Question Your World: Can We Have Air Conditioning Without Electricity?
As summer temperatures begin to rise, we turn to our old friend air conditioning, but what about all those people around the world without electricity? Extreme heat causes many problems and impacts millions of people around the world. A new idea was recently proposed to cool homes without electricity and clean up trash at the same time. Can we have air conditioning without electricity?

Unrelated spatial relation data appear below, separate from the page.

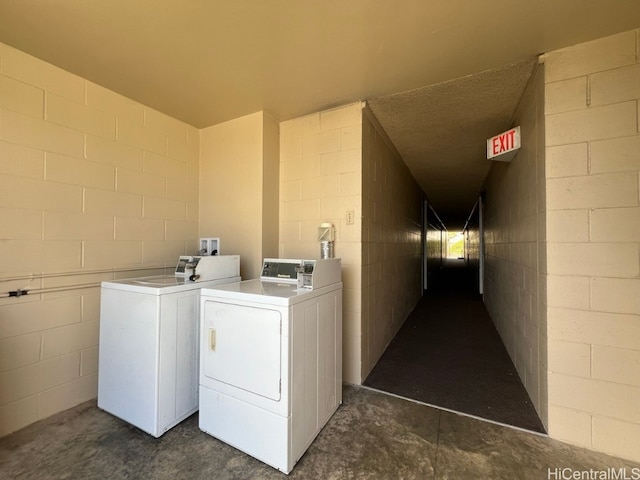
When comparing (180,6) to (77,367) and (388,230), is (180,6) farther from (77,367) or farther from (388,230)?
(388,230)

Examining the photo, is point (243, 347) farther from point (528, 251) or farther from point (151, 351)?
point (528, 251)

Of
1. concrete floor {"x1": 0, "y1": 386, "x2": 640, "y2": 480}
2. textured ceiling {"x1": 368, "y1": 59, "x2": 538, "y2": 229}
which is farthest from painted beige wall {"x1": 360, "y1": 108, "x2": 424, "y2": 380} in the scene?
concrete floor {"x1": 0, "y1": 386, "x2": 640, "y2": 480}

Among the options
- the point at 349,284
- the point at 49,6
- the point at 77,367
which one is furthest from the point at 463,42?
the point at 77,367

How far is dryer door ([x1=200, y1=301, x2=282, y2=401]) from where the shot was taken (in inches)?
60.0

Places like Bangladesh experience average temperatures around 113 degrees Fahrenheit in the summer. A significant amount of the population there lives in small tin shacks as a basic means of shelter. Heat can be a very real problem in these tin huts as the summer sun beams down intensely day after day. For developing nations, the cost of adding electricity for all residents is a lofty challenge. The immediate solutions involved will need to be set up creatively without electricity. Luckily, a very interesting idea was recently presented to help cool these houses and help clean up the area’s pollution at the same time. But before going into that, let’s do a quick demonstration of the concepts involved here.
Open your mouth as wide as you can and blow some air onto your hand. Now do the same thing with your mouth open as little as possible. Notice the difference in temperature? The air being pushed out with a wide open mouth feels warmer than when we nearly close our lips all the way. To quickly explain it, as air is pushed through a smaller opening it gets compressed and then rapidly expands upon exiting, which effectively cools it a little bit. Now, let’s see how that basic concept can help make a very real impact on the lives of so many overheated households.
If you were to cut off the bottom of a soda bottle, you could effectively turn it into a funnel for air. The bottom would be a large opening and the bottle neck and spout would be the smaller end. By placing a series of bottle necks through a board, one would create an easy way to funnel the air from outside through the bottle neck, compressing it, cooling it by expansion, and sending it into these homes. This board with bottles funneling the air easily fits over windows. Remarkably this also makes a vast impact on the temperature in the homes, dropping it by almost 10 degrees Fahrenheit.
Ideas like these will help developing nations cool off and raise the standard of comfort while the long term solutions are being worked out. Not only is this an electricity free way to cool people, it also helps clean up the area’s discarded soda bottles. Litter is a huge problem in dense areas around the globe. By taking some of the discarded items and turning them into functional means of climate control, these people will experience both more comfortable living spaces and less polluted streets. Clearly a really cool idea.